Insights and opinions from our readers
I cannot agree with the premise that the problem with software is programmers (“Everyone’s a Programmer,” TR November 2003). We know how to write good software-it just takes too long, and it’s too expensive for the rather trivial consumer products that currently drive the industry. With product cycles shorter than a year and profit margins low or nonexistent, programmers are not permitted to write good code. Now the solution proposed in your article is to get rid of programmers and replace them with machines to do the programming. These programming machines have been touted as the solution now for years, but they can produce coding errors on a grander scale than mediocre human programmers. When such tools finally appear, and accountants and insurance specialists can write their own software, I think we will discover just how bad software can really get.
E. G. Merrill
Your articles on new software paradigms are thought-provoking, particularly the story about Charles Simonyi’s efforts. I was surprised, however, to see no mention of visual programming. Visual programming seems like a reasonable way to make the program look like the design. One reason that software projects become difficult is flaws in design. Exposing these flaws early would help, and visual programming could make such flaws more visible.
Treating Chronic Pain
The article “Stopping Pain” (TR November 2003) highlights a major yet only recently acknowledged medical problem: chronic pain. Many biotech companies assume that because blocking activity of peripheral pain neurons is effective in the short term, it will also work for chronic neuropathic pain arising from damage to neurons. But evidence is accumulating that damage and degeneration of peripheral pain-sensing neurons is a major cause of neuropathic pain-and thus unlikely to cure it. Loss of input from pain-sensing neurons causes changes in the spinal cord and brain, as central neurons increase their electrical gain to compensate for fewer incoming peripheral signals. The article ignores an effective treatment technology for neuropathic pain: nerve or spinal-cord stimulators. These implanted electrodes provide long-lasting relief. The mentioned divergence of opinions between biotechs and clinicians/scientists about mechanisms of neuropathic pain may have adverse consequences for investors and businesses, and for patients awaiting better treatments. Biotech research needs more input from clinicians and patients-the ultimate authorities about disease.
Anne Louise Oaklander
Harvard Medical School
RFID: Truly Innovative
We were bewildered by Michael Schrage’s column “Little Bang for the RFID Buck” (TR November 2003). First of all, the casual statement that there’s a huge difference between customers who invest in innovation to save money and those who invest to make money runs counter to the principles of modern finance. In fact, one of the clearest ways to add value in a company is by reducing costs. Radio frequency identification (RFID) has the potential for massive cost savings, which can be illustrated by a back-of-the-envelope analysis, as the author himself mentions. Second, the article surmises that consumers will not benefit from RFID. In fact, as more and more companies reap the benefits of RFID in a competitive environment, they will pass most of the cost savings on to consumers. RFID also has implications for food safety, quality control, counterfeit prevention, and homeland security. Third, the article fails to note the Auto-ID Center’s public policy, which includes explicit support of consumer notice and consumers’ ability to deactivate, destroy, or discard the RFID tag. On balance, the article seems to run counter, at a gut level, to innovation. Isn’t innovation the hallmark of Technology Review?
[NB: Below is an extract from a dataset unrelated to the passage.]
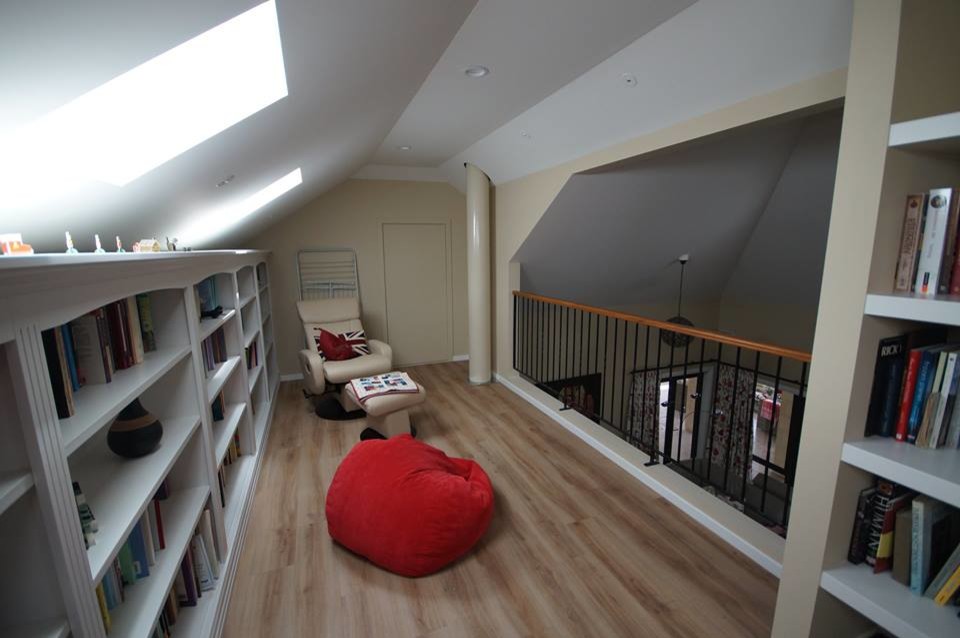 Exemple d'une salle de séjour mansardée ou avec mezzanine tendance avec une bibliothèque ou un coin lecture et un mur blanc.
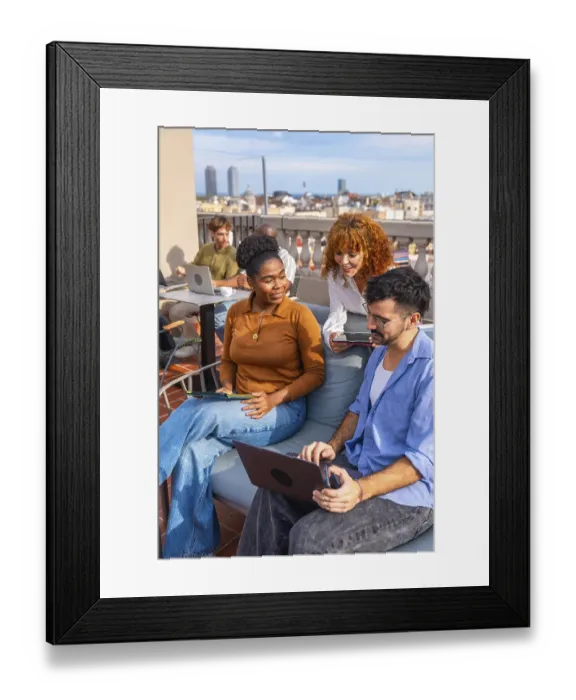 Framed Print : Diverse colleagues collaborating and sharing ideas while working on laptops Framed Print : Diverse colleagues collaborating and sharing ideas while working on laptops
MIT Dept. of Mechanical Engineering
Brian Subirana and S. P. Kothari
MIT Sloan School of Management
Correction: Due to an editing error, Joe Chung’s column (“Lunch Is on Me,” TR December 2003/January 2004) indicated that Ovation Products has received investments from Polaris Venture Partners and Cardinal Partners. In fact, like all the companies that Chung will profile in his columns, Ovation has yet to raise any venture investment.